While all children may wander off from their parents at some point, children with autism seem to do it more than their peers. Wandering is not just limited to children on the autism spectrum but it is also a risk for individuals of all ages. Let’s take it a step further, wandering among individuals with autism isn’t limited to those with more severe impairments but it can happen across the entire spectrum – from classical autism to individuals with Asperger’s Syndrome. Wandering is a distinct risk and a new organization has been founded to focus on autism and wandering – Autism Wandering Awareness Alerts Response Education.
Both of my children are prone to wander and this is listed on the risk assessment form that we have filled out with both the state’s Division of Developmental Disabilities as well as with our provider agency. Each of my children wears a medical identification bracelet just in case they wander off and are found by someone else. We live in the desert and my father is a member of the local search and rescue organization and he’s had to search for children with autism that are lost in the desert. He’s helped provide my children with some basic survival skills but what he knows about both autism (as a grandfather) and search and rescue has come in handy in these searches and they’ve all ended well.
The following is a press release announcing the Autism Wandering Awareness Alerts Response Education website.
AWAARE Formed to Prevent Wandering-Related Deaths in Autism Community
Six National Autism Groups Join Forces to Address Risks Associated with Wandering from Safe Environments
CARY, N.C., July 7 — A new coalition of six national autism non-profit organizations, Autism Wandering Awareness Alerts Response Education (AWAARE), launched its website today (www.awaare.org) in a collaborative effort to prevent wandering-related injuries and deaths, apparently on the rise in the autism community. Coalition member organizations are AutismOne, Autism Speaks, the Doug Flutie Jr. Foundation for Autism, the HollyRod Foundation, the National Autism Association (NAA), and Talk About Curing Autism (TACA.)

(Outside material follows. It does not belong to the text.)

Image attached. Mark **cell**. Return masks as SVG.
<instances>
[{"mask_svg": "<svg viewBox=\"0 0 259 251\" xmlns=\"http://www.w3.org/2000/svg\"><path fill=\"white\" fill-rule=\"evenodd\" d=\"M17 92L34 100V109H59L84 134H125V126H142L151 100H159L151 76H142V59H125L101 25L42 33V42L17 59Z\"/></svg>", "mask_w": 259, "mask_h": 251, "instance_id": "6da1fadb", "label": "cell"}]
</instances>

While there has been no official tracking of wandering-related incidents involving individuals diagnosed with autism, in an online poll conducted by NAA in 2007, 92% of parent respondents said their children with autism have a tendency to wander away from safe environments. A 2008 study from Denmark found that the mortality rate within the autism population is twice as high as in the general population. In 2001, a California research team attributed elevated death rates among people with autism in large part to drowning. Drowning, prolonged exposure, and other wandering-related factors remain among the top causes of death within the autism population.
“We’re working together to raise awareness of the threats posed to children and adults with autism from wandering, and to provide parents and caregivers with the tools and resources they need to protect their loved ones,” said NAA Board Chair Lori McIlwain. “Saving lives and preventing injuries in the autism community is AWAARE’s mission.”
In addition to educating parents and caregivers, AWAARE is reaching out to first responders to increase their understanding and adjust their response mechanisms for autism elopement. “It is our hope that law enforcement and other first responders will devise strategies for dealing effectively with wandering-related incidents when they occur in their own communities,” said parent and TACA Family Scholarship Manager Moira Giammatteo.
“The AWAARE effort complements the Autism Safety Project (www.autismsafetyproject.org) that Autism Speaks launched last year. We are thrilled to join forces with several autism organizations, so that together we can all provide the much-needed focus on this important initiative,” commented Lisa Goring, National Director of Family Services for Autism Speaks.
AWAARE provides prevention materials including brochures, first responder alert forms, guidance in creating a Family Wandering Alert Plan, and materials for use with school personnel. “I urge anyone caring for someone with autism to access these lifesaving resources and to share them with other parents and caregivers,” said Ms. McIlwain. “Our main goal is to ensure that families won’t experience the devastation that can result from their loved one wandering away from safety.”